Seul des amis de Danton, Hérault était resté au Comité de Salut public. Il y avait, quelque temps, dans la mesure du possible, continué sa politique au moins sur le terrain diplomatique.

C’était assez pour que sans cesse Robespierre et ses amis se heurtassent à ce sans-culotte à talons rouges, à ce ci-devant dont les façons impertinentes et le sourire aristocratique eussent suffi à les exaspérer. Intrigant par nature, Hérault traitait la Révolution comme un drame où, sans convictions et comme en se jouant, il tenait un rôle compliqué et osé. Ayant reçu de Danton les fils des négociations, il avait appelé à lui tout ce que Paris contenait d’agens cosmopolites : Proly, qu’on disait fils naturel du chancelier Kaunitz, l’avait entraîné dans de grandes intrigues, dont la principale (à la vérité engagée par Danton) avait visé à délivrer la Reine, — ce que Hérault rachetait par un sans-culottisme parfois enragé.

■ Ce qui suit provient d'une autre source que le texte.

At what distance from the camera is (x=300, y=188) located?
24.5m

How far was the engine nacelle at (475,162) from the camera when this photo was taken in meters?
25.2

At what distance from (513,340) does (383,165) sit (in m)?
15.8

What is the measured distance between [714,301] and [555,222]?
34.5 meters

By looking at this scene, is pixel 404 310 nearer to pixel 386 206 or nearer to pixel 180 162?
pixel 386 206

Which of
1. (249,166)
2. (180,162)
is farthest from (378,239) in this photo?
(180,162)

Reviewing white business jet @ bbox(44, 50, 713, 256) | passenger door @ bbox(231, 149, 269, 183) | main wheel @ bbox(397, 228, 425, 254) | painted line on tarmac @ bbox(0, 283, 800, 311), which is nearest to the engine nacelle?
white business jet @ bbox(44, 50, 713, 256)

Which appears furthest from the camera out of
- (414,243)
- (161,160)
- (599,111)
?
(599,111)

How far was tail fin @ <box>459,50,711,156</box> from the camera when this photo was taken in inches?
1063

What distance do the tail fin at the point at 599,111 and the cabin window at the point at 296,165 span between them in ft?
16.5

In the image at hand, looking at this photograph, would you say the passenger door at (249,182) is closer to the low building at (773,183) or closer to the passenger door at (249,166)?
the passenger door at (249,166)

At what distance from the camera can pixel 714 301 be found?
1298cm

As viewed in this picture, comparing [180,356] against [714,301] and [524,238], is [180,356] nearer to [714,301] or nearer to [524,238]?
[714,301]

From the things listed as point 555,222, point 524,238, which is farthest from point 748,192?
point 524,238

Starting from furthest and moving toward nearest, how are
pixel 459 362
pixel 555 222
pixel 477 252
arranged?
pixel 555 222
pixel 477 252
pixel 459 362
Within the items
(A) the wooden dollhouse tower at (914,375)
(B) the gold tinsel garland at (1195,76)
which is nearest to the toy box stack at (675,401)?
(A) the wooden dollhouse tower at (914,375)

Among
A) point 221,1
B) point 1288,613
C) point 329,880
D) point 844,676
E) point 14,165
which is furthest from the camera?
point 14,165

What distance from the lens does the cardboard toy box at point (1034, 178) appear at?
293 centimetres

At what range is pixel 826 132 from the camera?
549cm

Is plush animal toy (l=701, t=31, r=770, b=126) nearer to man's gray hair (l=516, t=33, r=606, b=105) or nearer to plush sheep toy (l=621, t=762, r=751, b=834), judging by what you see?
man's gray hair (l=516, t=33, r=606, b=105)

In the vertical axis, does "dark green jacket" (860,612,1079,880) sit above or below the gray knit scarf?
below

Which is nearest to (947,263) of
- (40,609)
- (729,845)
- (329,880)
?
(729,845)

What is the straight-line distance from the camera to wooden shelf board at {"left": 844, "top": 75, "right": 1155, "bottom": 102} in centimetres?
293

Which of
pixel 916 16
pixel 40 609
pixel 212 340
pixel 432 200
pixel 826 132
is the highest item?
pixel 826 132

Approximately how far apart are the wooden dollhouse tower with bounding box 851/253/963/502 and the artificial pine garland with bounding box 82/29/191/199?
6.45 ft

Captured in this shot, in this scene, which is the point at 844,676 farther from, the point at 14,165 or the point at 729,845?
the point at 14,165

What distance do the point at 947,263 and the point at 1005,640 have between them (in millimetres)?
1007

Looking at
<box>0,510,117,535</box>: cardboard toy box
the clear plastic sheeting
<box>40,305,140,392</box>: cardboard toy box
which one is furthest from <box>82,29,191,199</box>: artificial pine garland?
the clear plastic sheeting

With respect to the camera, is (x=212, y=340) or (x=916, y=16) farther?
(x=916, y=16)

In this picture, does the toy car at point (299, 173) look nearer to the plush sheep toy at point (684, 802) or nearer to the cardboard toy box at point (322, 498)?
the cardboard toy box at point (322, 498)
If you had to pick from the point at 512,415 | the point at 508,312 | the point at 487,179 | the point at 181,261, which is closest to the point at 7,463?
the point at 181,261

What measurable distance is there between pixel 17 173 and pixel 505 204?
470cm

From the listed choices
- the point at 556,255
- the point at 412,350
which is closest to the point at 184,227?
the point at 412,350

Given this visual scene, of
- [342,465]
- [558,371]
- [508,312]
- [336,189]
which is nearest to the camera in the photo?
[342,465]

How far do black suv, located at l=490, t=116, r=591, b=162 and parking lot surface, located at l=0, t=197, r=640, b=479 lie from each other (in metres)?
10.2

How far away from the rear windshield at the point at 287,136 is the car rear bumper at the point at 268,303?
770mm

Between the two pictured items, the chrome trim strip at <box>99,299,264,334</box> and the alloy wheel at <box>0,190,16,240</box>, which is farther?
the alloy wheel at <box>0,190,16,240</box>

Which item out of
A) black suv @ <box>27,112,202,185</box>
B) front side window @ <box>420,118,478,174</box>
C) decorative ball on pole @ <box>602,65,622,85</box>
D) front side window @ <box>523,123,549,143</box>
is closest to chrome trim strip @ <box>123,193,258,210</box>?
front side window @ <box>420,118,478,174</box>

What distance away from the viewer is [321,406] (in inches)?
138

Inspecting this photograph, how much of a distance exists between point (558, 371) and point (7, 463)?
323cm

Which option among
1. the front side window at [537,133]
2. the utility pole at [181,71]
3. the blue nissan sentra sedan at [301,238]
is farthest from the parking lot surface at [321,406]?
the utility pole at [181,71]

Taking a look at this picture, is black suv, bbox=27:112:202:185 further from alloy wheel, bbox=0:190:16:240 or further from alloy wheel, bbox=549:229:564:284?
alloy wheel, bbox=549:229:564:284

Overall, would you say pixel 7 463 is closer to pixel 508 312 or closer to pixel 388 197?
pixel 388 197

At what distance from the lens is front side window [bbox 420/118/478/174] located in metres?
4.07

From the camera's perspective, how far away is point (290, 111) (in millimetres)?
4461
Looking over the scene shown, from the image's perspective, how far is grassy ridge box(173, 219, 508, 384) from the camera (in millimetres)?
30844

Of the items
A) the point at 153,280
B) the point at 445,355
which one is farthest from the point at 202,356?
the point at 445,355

Robespierre avait, dès l’abord, détesté « l’Alcibiade de la Montagne. » Hérault ne lui paraissait pas prendre au sérieux la Révolution, parce que, entre deux séances du Comité, il courait à des rendez-vous galans. Par surcroît, à l’automne de 1793, il avait paru, comme ses amis, pencher vers la « clémence. » En tout cas, il affichait le dédain de ses alentours. Comme on lui demandait à quel parti il appartenait : « Au parti qui se f...) des deux autres, » répondait-il.

Pour s’en débarrasser, le Comité l’avait envoyé en mission dans le Haut-Rhin ; il y avait organisé la défense, mais scandalisé les gens rangés par des mœurs de pacha. Saint-Just, qui le remplaça, écrivait à ce sujet à Robespierre des lettres indignées, ce jeune homme étant alors tout à la Vertu.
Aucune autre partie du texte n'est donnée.